DOCUMENT EXCERPT ▸
Theorem 1: Let $S \subseteq E$ and $d \in [0, +\infty)$. If $H^d (S)<+\infty$, then ${H}^{t} (S)=0$ for all $t>d$.

Proof: For each $\delta>0$, there exists a cover $(U_i)$ of $S$ such that $\operatorname{diam} U_{i} < \delta$ for all $i$ and $$ \sum_{i=1}^{\infty} \left( \operatorname{diam} U_{i} \right)^{d} <H^d_\delta + 1. $$

We have \begin{align} H^t_\delta &\le \sum_{i=1}^{\infty} \left( \operatorname{diam} U_{i} \right)^{t} \\ &= \sum_{i=1}^{\infty} \left( \operatorname{diam} U_{i} \right)^{d} \left( \operatorname{diam} U_{i} \right)^{t-d}\\ &\le \delta^{t-d} \sum_{i=1}^{\infty} \left( \operatorname{diam} U_{i} \right)^{d} \quad \text{because} \,\, t-d > 0 \\ &< \delta^{t-d}( H^d_\delta + 1). \end{align}

The proof is complete by taking the limit $\delta \to 0^{+}$. By contrapositive, we also have

Theorem 2: Let $S \subseteq E$ and $d \in [0, +\infty)$. If $H^d (S) > 0$, then ${H}^{t} (S) = +\infty$ for all $t<d$.

WHAT YOU SHOULD DO ▸ Continue the passage above on Hausdorff measure and dimension, starting right after the statement of Theorem 2.

STUDY MATERIAL ▸
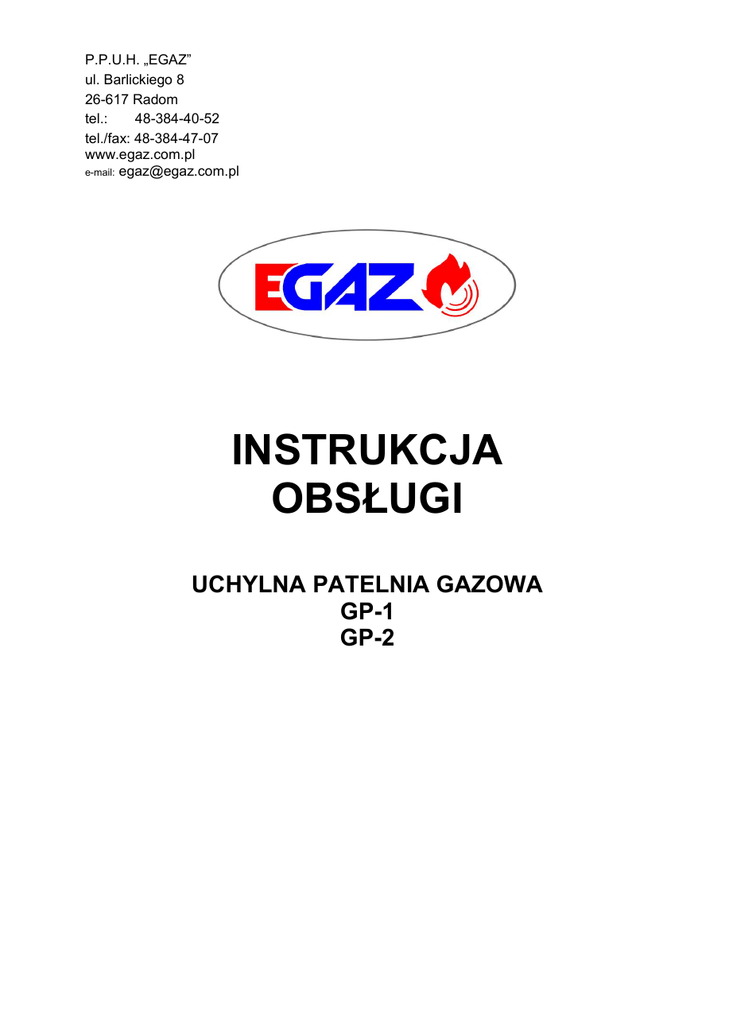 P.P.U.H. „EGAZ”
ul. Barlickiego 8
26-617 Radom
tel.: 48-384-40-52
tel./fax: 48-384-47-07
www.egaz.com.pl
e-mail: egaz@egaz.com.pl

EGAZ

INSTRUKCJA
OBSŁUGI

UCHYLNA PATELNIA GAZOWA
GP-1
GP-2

...

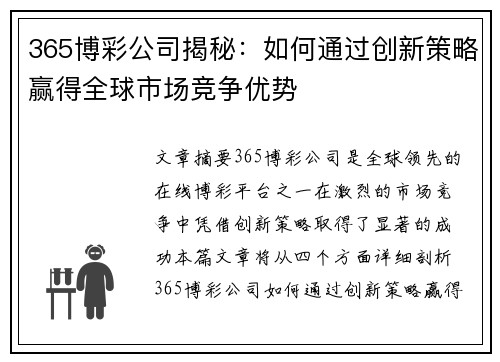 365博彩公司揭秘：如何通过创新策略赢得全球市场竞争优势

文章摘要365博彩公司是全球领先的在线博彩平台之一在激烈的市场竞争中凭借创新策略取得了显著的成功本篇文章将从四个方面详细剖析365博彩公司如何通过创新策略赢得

OUTPUT FOR THIS TASK ▸
It follows from Theorems 1 and 2 that the cardinality of the set $\{H^d (S) \mid d \in [0, +\infty)\}$ is at most $3$. Finally, we have

Proposition: $\dim_H (S) = \inf \{d \in [0, +\infty) \mid H^d (S) < +\infty\}$.

Proof: Let $d' := \inf \{d \in [0, +\infty) \mid H^d (S) < +\infty\}$. Clearly, $d' \le \dim_H (S)$. Assume the contrary that $d' < \dim_H (S)$. By definition of $d'$, there is $d' \le d_1 < \dim_H (S)$ such that $H^{d_1} (S) < +\infty$. Then by Theorem 1, we get $H^{d_2} (S) = 0$ for any $d_1 <d_2$, which contradicts the minimality of $\dim_H (S)$.